* _Schriftliche Aufgabe a_
Schreiben Sie die Datensätze von ihrem Anfang bis einschließlich der Zeile mit „161L283 206L310 279V297L363“ unverändert ab und lassen Sie die Bilder dabei weg.

Entscheidungsstichwort (Thema)
(Keine Rechtsgrundlage für eine gesonderte Feststellung über die steuerbegünstigte Verwendung von Mineralöl - Definition: Feststellungsbescheid - Nachprüfung des FG-Urteils bei auf Verletzung materiellen Rechts gestützter Revision)
Leitsatz (amtlich)
Die durch Verwaltungsakt getroffene Feststellung, die Verwendung steuerbegünstigten Heizöls in einem Stromaggregat sei unzulässig, ist als Bescheid über die gesonderte Feststellung einer Besteuerungsgrundlage anzusehen, für den eine Rechtsgrundlage nicht vorhanden ist.
Orientierungssatz
1. Ein Feststellungsbescheid i.S. des § 179 Abs. 1 AO 1977 ist ein Verwaltungsakt, in dem über das Bestehen und/oder Nichtbestehen von Besteuerungsgrundlagen dem Steuerpflichtigen gegenüber, dem der Gegenstand der Feststellung bei der Besteuerung zuzurechnen ist, mit bindender Wirkung für Folgebescheide entschieden wird. Besteuerungsgrundlagen sind die tatsächlichen und rechtlichen Verhältnisse, die für die Steuerpflicht und für die Bemessung der Steuer maßgebend sind. Eine gesonderte Feststellung durch Feststellungsbescheid läßt das Gesetz nur zu, wenn dies in der AO 1977 oder in den Steuergesetzen so bestimmt ist. Zweckmäßigkeitserwägungen können daher eine gesonderte Feststellung von Besteuerungsgrundlagen nicht begründen (vgl. Literatur).

* _Extrahierte Daten_
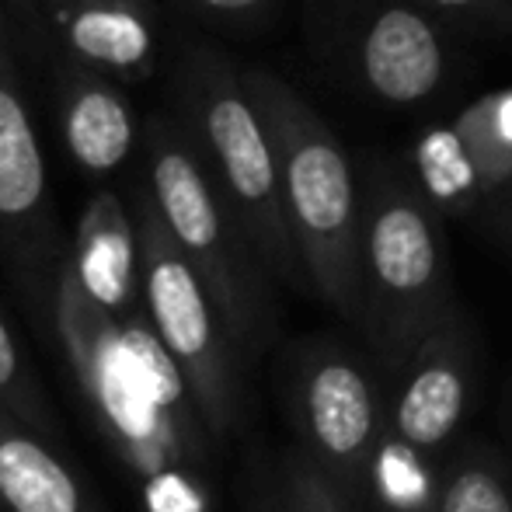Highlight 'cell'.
Instances as JSON below:
<instances>
[{
  "label": "cell",
  "instance_id": "obj_1",
  "mask_svg": "<svg viewBox=\"0 0 512 512\" xmlns=\"http://www.w3.org/2000/svg\"><path fill=\"white\" fill-rule=\"evenodd\" d=\"M279 161L283 206L310 279V297L363 328V192L345 143L297 88L265 67H244Z\"/></svg>",
  "mask_w": 512,
  "mask_h": 512
},
{
  "label": "cell",
  "instance_id": "obj_2",
  "mask_svg": "<svg viewBox=\"0 0 512 512\" xmlns=\"http://www.w3.org/2000/svg\"><path fill=\"white\" fill-rule=\"evenodd\" d=\"M175 119L185 126L199 161L220 196L248 230L272 279L310 297L279 185V161L255 98L244 84V67L206 42L178 49L171 67Z\"/></svg>",
  "mask_w": 512,
  "mask_h": 512
},
{
  "label": "cell",
  "instance_id": "obj_3",
  "mask_svg": "<svg viewBox=\"0 0 512 512\" xmlns=\"http://www.w3.org/2000/svg\"><path fill=\"white\" fill-rule=\"evenodd\" d=\"M363 192V335L384 377H398L432 328L457 310L450 248L436 203L411 168L370 157Z\"/></svg>",
  "mask_w": 512,
  "mask_h": 512
},
{
  "label": "cell",
  "instance_id": "obj_4",
  "mask_svg": "<svg viewBox=\"0 0 512 512\" xmlns=\"http://www.w3.org/2000/svg\"><path fill=\"white\" fill-rule=\"evenodd\" d=\"M143 157L147 185L171 237L206 283L234 349L244 363H251L276 338V279L265 269L237 213L213 185L175 112L147 115Z\"/></svg>",
  "mask_w": 512,
  "mask_h": 512
},
{
  "label": "cell",
  "instance_id": "obj_5",
  "mask_svg": "<svg viewBox=\"0 0 512 512\" xmlns=\"http://www.w3.org/2000/svg\"><path fill=\"white\" fill-rule=\"evenodd\" d=\"M140 237L143 307L157 338L178 363L213 443H227L244 422V359L234 349L206 283L171 237L150 185L133 189Z\"/></svg>",
  "mask_w": 512,
  "mask_h": 512
},
{
  "label": "cell",
  "instance_id": "obj_6",
  "mask_svg": "<svg viewBox=\"0 0 512 512\" xmlns=\"http://www.w3.org/2000/svg\"><path fill=\"white\" fill-rule=\"evenodd\" d=\"M67 255L70 241L56 216L46 157L14 60V25L0 0V262L46 331Z\"/></svg>",
  "mask_w": 512,
  "mask_h": 512
},
{
  "label": "cell",
  "instance_id": "obj_7",
  "mask_svg": "<svg viewBox=\"0 0 512 512\" xmlns=\"http://www.w3.org/2000/svg\"><path fill=\"white\" fill-rule=\"evenodd\" d=\"M290 415L297 443L352 506L370 512V471L387 425V398L363 363L328 338L304 342L293 356Z\"/></svg>",
  "mask_w": 512,
  "mask_h": 512
},
{
  "label": "cell",
  "instance_id": "obj_8",
  "mask_svg": "<svg viewBox=\"0 0 512 512\" xmlns=\"http://www.w3.org/2000/svg\"><path fill=\"white\" fill-rule=\"evenodd\" d=\"M450 39L436 11L415 0H370L345 28V63L387 108L425 105L450 77Z\"/></svg>",
  "mask_w": 512,
  "mask_h": 512
},
{
  "label": "cell",
  "instance_id": "obj_9",
  "mask_svg": "<svg viewBox=\"0 0 512 512\" xmlns=\"http://www.w3.org/2000/svg\"><path fill=\"white\" fill-rule=\"evenodd\" d=\"M411 175L443 216H464L512 185V88L460 108L411 147Z\"/></svg>",
  "mask_w": 512,
  "mask_h": 512
},
{
  "label": "cell",
  "instance_id": "obj_10",
  "mask_svg": "<svg viewBox=\"0 0 512 512\" xmlns=\"http://www.w3.org/2000/svg\"><path fill=\"white\" fill-rule=\"evenodd\" d=\"M394 380L387 425L425 453L450 443L467 415L474 384V335L460 307L422 338Z\"/></svg>",
  "mask_w": 512,
  "mask_h": 512
},
{
  "label": "cell",
  "instance_id": "obj_11",
  "mask_svg": "<svg viewBox=\"0 0 512 512\" xmlns=\"http://www.w3.org/2000/svg\"><path fill=\"white\" fill-rule=\"evenodd\" d=\"M46 39L60 60L84 63L126 88L154 77L161 60V0H46Z\"/></svg>",
  "mask_w": 512,
  "mask_h": 512
},
{
  "label": "cell",
  "instance_id": "obj_12",
  "mask_svg": "<svg viewBox=\"0 0 512 512\" xmlns=\"http://www.w3.org/2000/svg\"><path fill=\"white\" fill-rule=\"evenodd\" d=\"M60 133L74 168L91 182L119 175L136 150H143V129L126 84L91 70L84 63L60 60L56 67Z\"/></svg>",
  "mask_w": 512,
  "mask_h": 512
},
{
  "label": "cell",
  "instance_id": "obj_13",
  "mask_svg": "<svg viewBox=\"0 0 512 512\" xmlns=\"http://www.w3.org/2000/svg\"><path fill=\"white\" fill-rule=\"evenodd\" d=\"M81 283L115 321L143 314V279H140V237H136L133 206H126L112 189H98L84 206L77 234L70 241Z\"/></svg>",
  "mask_w": 512,
  "mask_h": 512
},
{
  "label": "cell",
  "instance_id": "obj_14",
  "mask_svg": "<svg viewBox=\"0 0 512 512\" xmlns=\"http://www.w3.org/2000/svg\"><path fill=\"white\" fill-rule=\"evenodd\" d=\"M0 502L7 512H108L60 457L56 439L0 411Z\"/></svg>",
  "mask_w": 512,
  "mask_h": 512
},
{
  "label": "cell",
  "instance_id": "obj_15",
  "mask_svg": "<svg viewBox=\"0 0 512 512\" xmlns=\"http://www.w3.org/2000/svg\"><path fill=\"white\" fill-rule=\"evenodd\" d=\"M432 453L401 439L391 425L373 453L370 471V512H432L439 509V474Z\"/></svg>",
  "mask_w": 512,
  "mask_h": 512
},
{
  "label": "cell",
  "instance_id": "obj_16",
  "mask_svg": "<svg viewBox=\"0 0 512 512\" xmlns=\"http://www.w3.org/2000/svg\"><path fill=\"white\" fill-rule=\"evenodd\" d=\"M439 512H512V485L499 460L464 446L439 474Z\"/></svg>",
  "mask_w": 512,
  "mask_h": 512
},
{
  "label": "cell",
  "instance_id": "obj_17",
  "mask_svg": "<svg viewBox=\"0 0 512 512\" xmlns=\"http://www.w3.org/2000/svg\"><path fill=\"white\" fill-rule=\"evenodd\" d=\"M0 411L53 439L60 436V422H56V411L49 405L46 387L28 363L4 310H0Z\"/></svg>",
  "mask_w": 512,
  "mask_h": 512
},
{
  "label": "cell",
  "instance_id": "obj_18",
  "mask_svg": "<svg viewBox=\"0 0 512 512\" xmlns=\"http://www.w3.org/2000/svg\"><path fill=\"white\" fill-rule=\"evenodd\" d=\"M276 478L286 512H359L300 443L276 457Z\"/></svg>",
  "mask_w": 512,
  "mask_h": 512
},
{
  "label": "cell",
  "instance_id": "obj_19",
  "mask_svg": "<svg viewBox=\"0 0 512 512\" xmlns=\"http://www.w3.org/2000/svg\"><path fill=\"white\" fill-rule=\"evenodd\" d=\"M241 512H286L279 492L276 460H251L241 481Z\"/></svg>",
  "mask_w": 512,
  "mask_h": 512
},
{
  "label": "cell",
  "instance_id": "obj_20",
  "mask_svg": "<svg viewBox=\"0 0 512 512\" xmlns=\"http://www.w3.org/2000/svg\"><path fill=\"white\" fill-rule=\"evenodd\" d=\"M175 4L203 21H216V25H248V21L262 18L276 0H175Z\"/></svg>",
  "mask_w": 512,
  "mask_h": 512
},
{
  "label": "cell",
  "instance_id": "obj_21",
  "mask_svg": "<svg viewBox=\"0 0 512 512\" xmlns=\"http://www.w3.org/2000/svg\"><path fill=\"white\" fill-rule=\"evenodd\" d=\"M436 14L474 25H509L512 28V4L509 0H415Z\"/></svg>",
  "mask_w": 512,
  "mask_h": 512
},
{
  "label": "cell",
  "instance_id": "obj_22",
  "mask_svg": "<svg viewBox=\"0 0 512 512\" xmlns=\"http://www.w3.org/2000/svg\"><path fill=\"white\" fill-rule=\"evenodd\" d=\"M499 220H502V227H506V234L512 237V206L509 203H499Z\"/></svg>",
  "mask_w": 512,
  "mask_h": 512
},
{
  "label": "cell",
  "instance_id": "obj_23",
  "mask_svg": "<svg viewBox=\"0 0 512 512\" xmlns=\"http://www.w3.org/2000/svg\"><path fill=\"white\" fill-rule=\"evenodd\" d=\"M4 4L7 7H11V4H25V7H35V11H39V7L46 4V0H4Z\"/></svg>",
  "mask_w": 512,
  "mask_h": 512
},
{
  "label": "cell",
  "instance_id": "obj_24",
  "mask_svg": "<svg viewBox=\"0 0 512 512\" xmlns=\"http://www.w3.org/2000/svg\"><path fill=\"white\" fill-rule=\"evenodd\" d=\"M499 203H509V206H512V185H509V189H506V192H502V196H499Z\"/></svg>",
  "mask_w": 512,
  "mask_h": 512
},
{
  "label": "cell",
  "instance_id": "obj_25",
  "mask_svg": "<svg viewBox=\"0 0 512 512\" xmlns=\"http://www.w3.org/2000/svg\"><path fill=\"white\" fill-rule=\"evenodd\" d=\"M0 512H7V509H4V502H0Z\"/></svg>",
  "mask_w": 512,
  "mask_h": 512
},
{
  "label": "cell",
  "instance_id": "obj_26",
  "mask_svg": "<svg viewBox=\"0 0 512 512\" xmlns=\"http://www.w3.org/2000/svg\"><path fill=\"white\" fill-rule=\"evenodd\" d=\"M432 512H439V509H432Z\"/></svg>",
  "mask_w": 512,
  "mask_h": 512
},
{
  "label": "cell",
  "instance_id": "obj_27",
  "mask_svg": "<svg viewBox=\"0 0 512 512\" xmlns=\"http://www.w3.org/2000/svg\"><path fill=\"white\" fill-rule=\"evenodd\" d=\"M509 4H512V0H509Z\"/></svg>",
  "mask_w": 512,
  "mask_h": 512
}]
</instances>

* _Schriftliche Aufgabe b_
Was versteht der Textauszug unter Besteuerungsgrundlagen?

* _Antwort a_
Highlight 'cell'.
Instances as JSON below:
<instances>
[{
  "label": "cell",
  "instance_id": "obj_1",
  "mask_svg": "<svg viewBox=\"0 0 512 512\" xmlns=\"http://www.w3.org/2000/svg\"><path fill=\"white\" fill-rule=\"evenodd\" d=\"M279 161L283 206L310 279V297L363 328V192L345 143L297 88L265 67H244Z\"/></svg>",

* _Antwort b_
Die tatsächlichen und rechtlichen Verhältnisse, die für die Steuerpflicht und für die Bemessung der Steuer maßgebend sind.